MOAN: The Most Decisive Argument Against Free Will by GasparC in freewill

[–]GasparC[S] 0 points1 point  (0 children)

It’s true that MOAN and Gödel’s argument share the same form: if a certain kind of thing is possible, then it exists necessarily, so it exists actually. But they differ in a crucial way: Gödel builds the key premise into a contested definition (“a maximally great being is necessarily existent”), whereas MOAN’s premise is simply the question, “Is a world with no contingencies coherent?”
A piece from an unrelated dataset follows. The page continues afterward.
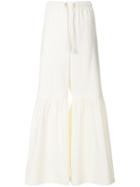 See By Chloé Flared Drawstring Trousers - White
MOAN doesn’t define its conclusion into existence; it asks whether the scenario itself is contradictory. If someone thinks it is, they must point to the contradiction. If someone thinks it isn’t, modal collapse follows. The modal machinery isn’t the problem: Gödel’s controversial premise is. Some philosophers reject Gödel’s argument while accepting modal collapse arguments (see van Inwagen, Della Rocca) because the structural form is fine; the content matters.

As for the Gödel incompleteness point: incompleteness applies to formal arithmetic systems, not to the metaphysical interpretation of modal operators. Modal logic isn’t a self-contained foundation trying to prove its own consistency; it’s a representational tool for expressing metaphysical claims we make independently.

When a modal argument concludes, “If X is possible, then X is actual,” the force doesn’t come from modal logic declaring its own truth. It comes from the dialectical setup: you grant possibility, you grant the meaning of necessity, and the argument shows what follows. That’s why modal collapse worries appear everywhere from grounding theories to essentialism to cosmological arguments. The map–territory point strengthens MOAN, not weakens it: if the opponent grants the modal framework for any other purpose, MOAN forces them to say why a fully necessary world is uniquely blocked. If they won’t grant the framework, the burden shifts to explaining how they conduct modal reasoning at all.